Sonntag, 9. Februar 2014

Don't dream it

Eine Sache, mit der ich aufgewachsen bin, beschäftigt und fasziniert mich bis heute immer wieder. Aufgewachsen ist vielleicht übertrieben, aber zumindest hat es mich als Teenager gepackt und seitdem nicht mehr losgelassen.
Die Verfilmung des Musicals von Richard O'Brian aus dem Jahr 1975.

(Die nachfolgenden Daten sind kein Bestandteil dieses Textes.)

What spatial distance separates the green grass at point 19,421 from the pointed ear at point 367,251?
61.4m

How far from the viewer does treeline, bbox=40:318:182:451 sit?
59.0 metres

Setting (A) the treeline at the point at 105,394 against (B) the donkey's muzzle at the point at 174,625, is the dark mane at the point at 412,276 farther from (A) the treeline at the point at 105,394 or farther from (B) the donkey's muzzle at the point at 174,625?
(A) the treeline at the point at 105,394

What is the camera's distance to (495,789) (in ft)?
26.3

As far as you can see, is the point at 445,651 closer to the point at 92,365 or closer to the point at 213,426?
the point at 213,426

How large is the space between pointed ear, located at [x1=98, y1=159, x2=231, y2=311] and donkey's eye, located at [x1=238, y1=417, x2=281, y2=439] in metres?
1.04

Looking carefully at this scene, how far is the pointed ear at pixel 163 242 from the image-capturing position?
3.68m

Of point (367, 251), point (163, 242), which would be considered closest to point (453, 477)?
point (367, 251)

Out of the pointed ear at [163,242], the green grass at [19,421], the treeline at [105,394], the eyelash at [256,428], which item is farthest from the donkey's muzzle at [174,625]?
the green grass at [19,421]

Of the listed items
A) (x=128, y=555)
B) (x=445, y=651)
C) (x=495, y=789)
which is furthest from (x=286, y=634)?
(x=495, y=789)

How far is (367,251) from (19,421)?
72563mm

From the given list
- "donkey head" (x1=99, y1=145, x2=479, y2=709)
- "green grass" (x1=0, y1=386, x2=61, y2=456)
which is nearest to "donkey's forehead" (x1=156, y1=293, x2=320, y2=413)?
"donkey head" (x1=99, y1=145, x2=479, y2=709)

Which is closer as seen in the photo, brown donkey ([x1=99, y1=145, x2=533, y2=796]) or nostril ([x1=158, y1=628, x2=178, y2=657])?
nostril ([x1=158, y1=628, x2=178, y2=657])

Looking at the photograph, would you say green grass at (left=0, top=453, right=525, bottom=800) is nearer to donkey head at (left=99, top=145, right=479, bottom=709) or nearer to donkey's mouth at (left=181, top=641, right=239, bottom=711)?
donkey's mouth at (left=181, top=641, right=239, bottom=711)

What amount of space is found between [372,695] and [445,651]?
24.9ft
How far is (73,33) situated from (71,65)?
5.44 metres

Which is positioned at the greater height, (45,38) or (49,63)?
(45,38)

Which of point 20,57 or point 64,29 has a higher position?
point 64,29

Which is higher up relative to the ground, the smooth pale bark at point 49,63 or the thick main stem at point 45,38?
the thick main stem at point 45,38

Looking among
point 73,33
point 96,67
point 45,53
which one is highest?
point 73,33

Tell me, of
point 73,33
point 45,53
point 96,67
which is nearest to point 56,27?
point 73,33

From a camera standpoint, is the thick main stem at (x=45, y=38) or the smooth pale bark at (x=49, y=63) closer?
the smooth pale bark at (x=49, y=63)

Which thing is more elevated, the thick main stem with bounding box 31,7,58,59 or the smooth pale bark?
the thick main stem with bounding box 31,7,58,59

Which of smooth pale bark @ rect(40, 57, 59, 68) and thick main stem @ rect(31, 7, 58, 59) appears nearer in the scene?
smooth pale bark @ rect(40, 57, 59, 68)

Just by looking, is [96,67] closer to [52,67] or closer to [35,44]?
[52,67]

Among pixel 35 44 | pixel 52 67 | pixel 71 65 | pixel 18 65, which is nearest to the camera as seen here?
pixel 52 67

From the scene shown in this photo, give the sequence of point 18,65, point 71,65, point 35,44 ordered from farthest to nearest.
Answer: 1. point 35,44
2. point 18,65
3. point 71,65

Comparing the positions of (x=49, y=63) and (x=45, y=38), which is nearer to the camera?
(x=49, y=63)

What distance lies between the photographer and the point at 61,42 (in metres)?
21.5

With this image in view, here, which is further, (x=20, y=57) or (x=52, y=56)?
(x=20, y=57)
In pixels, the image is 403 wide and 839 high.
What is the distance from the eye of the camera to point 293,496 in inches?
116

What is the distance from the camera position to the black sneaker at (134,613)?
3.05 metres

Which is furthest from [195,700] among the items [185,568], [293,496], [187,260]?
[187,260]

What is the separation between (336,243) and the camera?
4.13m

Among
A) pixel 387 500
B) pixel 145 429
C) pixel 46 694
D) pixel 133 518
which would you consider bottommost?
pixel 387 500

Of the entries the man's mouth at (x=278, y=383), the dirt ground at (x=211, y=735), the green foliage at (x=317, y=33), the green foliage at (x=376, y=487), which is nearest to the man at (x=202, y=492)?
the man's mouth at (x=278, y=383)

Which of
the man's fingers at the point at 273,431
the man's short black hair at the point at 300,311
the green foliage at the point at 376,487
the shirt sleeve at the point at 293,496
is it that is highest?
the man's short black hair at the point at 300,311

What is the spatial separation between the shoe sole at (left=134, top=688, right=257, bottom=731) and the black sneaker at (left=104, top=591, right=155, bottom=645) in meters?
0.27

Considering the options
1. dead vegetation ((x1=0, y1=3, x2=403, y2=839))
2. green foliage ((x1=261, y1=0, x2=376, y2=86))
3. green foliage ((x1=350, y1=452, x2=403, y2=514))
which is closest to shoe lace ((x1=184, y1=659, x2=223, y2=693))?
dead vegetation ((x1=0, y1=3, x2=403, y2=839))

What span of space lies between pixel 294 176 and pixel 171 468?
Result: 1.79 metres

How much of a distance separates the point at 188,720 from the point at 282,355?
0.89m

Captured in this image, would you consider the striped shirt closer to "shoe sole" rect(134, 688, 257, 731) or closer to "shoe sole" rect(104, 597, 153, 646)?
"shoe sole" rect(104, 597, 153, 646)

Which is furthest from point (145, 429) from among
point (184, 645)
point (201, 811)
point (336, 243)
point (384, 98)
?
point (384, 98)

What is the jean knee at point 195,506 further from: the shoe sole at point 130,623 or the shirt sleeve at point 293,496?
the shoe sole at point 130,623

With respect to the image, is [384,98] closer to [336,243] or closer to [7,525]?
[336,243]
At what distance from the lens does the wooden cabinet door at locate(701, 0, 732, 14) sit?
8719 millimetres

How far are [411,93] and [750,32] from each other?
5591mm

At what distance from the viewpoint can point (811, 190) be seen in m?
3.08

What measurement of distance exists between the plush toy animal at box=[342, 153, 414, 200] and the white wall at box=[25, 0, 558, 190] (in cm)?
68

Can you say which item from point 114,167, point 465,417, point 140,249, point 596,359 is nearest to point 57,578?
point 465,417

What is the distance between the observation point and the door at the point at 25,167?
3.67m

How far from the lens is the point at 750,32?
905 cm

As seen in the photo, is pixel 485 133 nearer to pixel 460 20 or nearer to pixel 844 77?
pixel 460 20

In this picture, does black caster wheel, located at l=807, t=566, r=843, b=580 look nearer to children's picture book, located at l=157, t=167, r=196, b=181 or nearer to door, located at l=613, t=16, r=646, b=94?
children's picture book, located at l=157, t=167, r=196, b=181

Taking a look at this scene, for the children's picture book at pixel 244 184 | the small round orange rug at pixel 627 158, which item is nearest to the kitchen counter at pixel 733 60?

Nachdem ich den Film das erste Mal gesehen hatte, wollte ich unbedingt die Liedtexte ins Deutsche übersetzten, was nicht ohne die Hilfe meiner Mutter ging. Nachdem ich einige Wörter nachgefragt hatte, kam von ihr ein zweifelndes "Was übersetzt du da eigentlich?" und erst hier wurde mir damals bewusst, dass das ganze wohl nicht so harmlos war. Diese Feststellung machte es für mich nur noch interessanter und ich fing an, mich weiter mit dem Thema zu beschäftigen. Männer in Strapsen ... Durchaus delikat, aber auch wahnsinnig interessant. Ich muss dazu sagen, dass ich aus einem wohlbehüteten und katholischen Haushalt stamme und wohl wirklich recht naiv und unbedarft aufgewachsen bin. Ich schaute mir den Film ein ums andere Mal an, hörte unablässig den Soundtrack und drehte sogar im Rahmen eines kleinen Jahrgangsprojektes eine der Szenen nach.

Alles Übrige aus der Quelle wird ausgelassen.